Lei parla di perdita del controllo pubblico con la forma societaria indiretta. È una critica all'impostazione politica dell'amministrazione cittadina guidata da Gaetano Manfredi o solo una questione tecnica?

Con la scelta di una forma societaria "indiretta" e non la diretta, si perde il controllo pubblico, e si sottrae al Consiglio comunale, che è l'organo elettivo che rappresenta la città, la possibilità di esercitare le proprie prerogative di vigilanza.

È cosa nota che lei difenda l'operato dei lavoratori di Napoli Servizi, società comunale in cui è impiegato. Perché secondo lei l'amministrazione ha scelto di non puntarci, di non rafforzarla?

Napoli Servizi, negli ultimi anni, ha dimostrato di saper lavorare bene e con risultati concreti. Grazie alle sue attività ha consentito un risparmio per le casse del Comune che si aggira intorno ai 250 milioni di euro, con indicatori di performance che, anno dopo anno, sono stati non solo positivi ma in costante e significativa crescita. Tutto questo è avvenuto senza che venisse investito un solo euro aggiuntivo sul personale, nonostante le ben note difficoltà legate alla carenza di organico. Una situazione che tutti conoscevano. Proprio per questo appare difficile comprendere la scelta dell'amministrazione: invece di rafforzare Napoli Servizi con nuovi investimenti e nuove assunzioni, si dà corso a una nuova impalcatura burocratica. Una decisione che appare quantomeno un controsenso.

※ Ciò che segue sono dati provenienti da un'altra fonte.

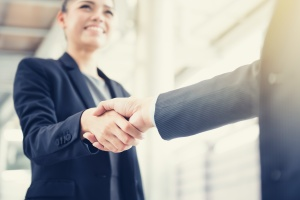 woman shaking hands after having sales management training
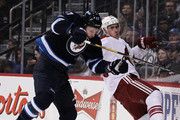 James Wright #17 of the Winnipeg Jets collides with Michael Stone #26 of the Phoenix Coyotes in second period action in an NHL game at the MTS Centre on January 13, 2014 in Winnipeg, Manitoba, Canada.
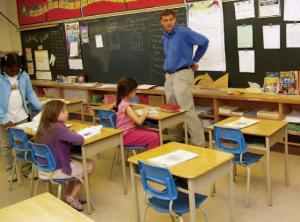 teacher standing in front of classroom while children are working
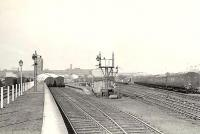 Workers platforms at Singer, looking west in April 1958. At its peak the huge factory employed over 16,000 workers. Final closure came in June 1980 and the last of the building complex was demolished in 1998. Much of the site is now occupied by the Clydebank Shopping Centre [see image 7266]. <br><br>[G H Robin collection by courtesy of the Mitchell Library, Glasgow&nbsp;12/04/1958]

Andreozzi, ritornando alla società "Napoli Patrimonio": i suoi colleghi di gruppo hanno votato diversamente, mi riferisco a Sergio D'Angelo. È una frattura politica o una semplice differenza di valutazione?

Suppongo che il vissuto e le sensibilità personali abbiano portato i miei colleghi a fare valutazioni differenti dalle mie, non posso entrare nel merito delle loro decisioni, suppongo quindi vada chiesto più che altro a loro come mai si è inteso rivedere la posizione dell'ultimo consiglio. Io capisco che la mia storia e il mio modo di fare politica possa essere percepito come fermo e intransigente, però è esattamente questo quello che mi chiedono i compagni di partito e i cittadini che rappresento nelle istituzioni: non arretrare di un passo, anche quando sarebbe più semplice fare il contrario. Difendere i beni comuni e il controllo pubblico è una responsabilità politica che intendo portare avanti fino in fondo.

Lei in Consiglio Regionale sostiene la scelta del presidente Roberto Fico di ritirare la gara sull'acqua ai privati voluta da  Vincenzo De Luca. È il primo atto netto di discontinuità con la gestione precedente…

Apprezzo e sostengo fortemente la scelta del Presidente della Regione Roberto Fico che ha portato in giunta un atto importantissimo: il ritiro in autotutela della gara, voluta dall'ex presidente De Luca, che avrebbe permesso l'ingresso dei privati nella gestione dell'acqua. Lavorerò per questa società regionale tutta pubblica che si occupi della gestione del servizio idrico e tramite la quale si affermi definitivamente la volontà popolare sancita dal referendum del 2011.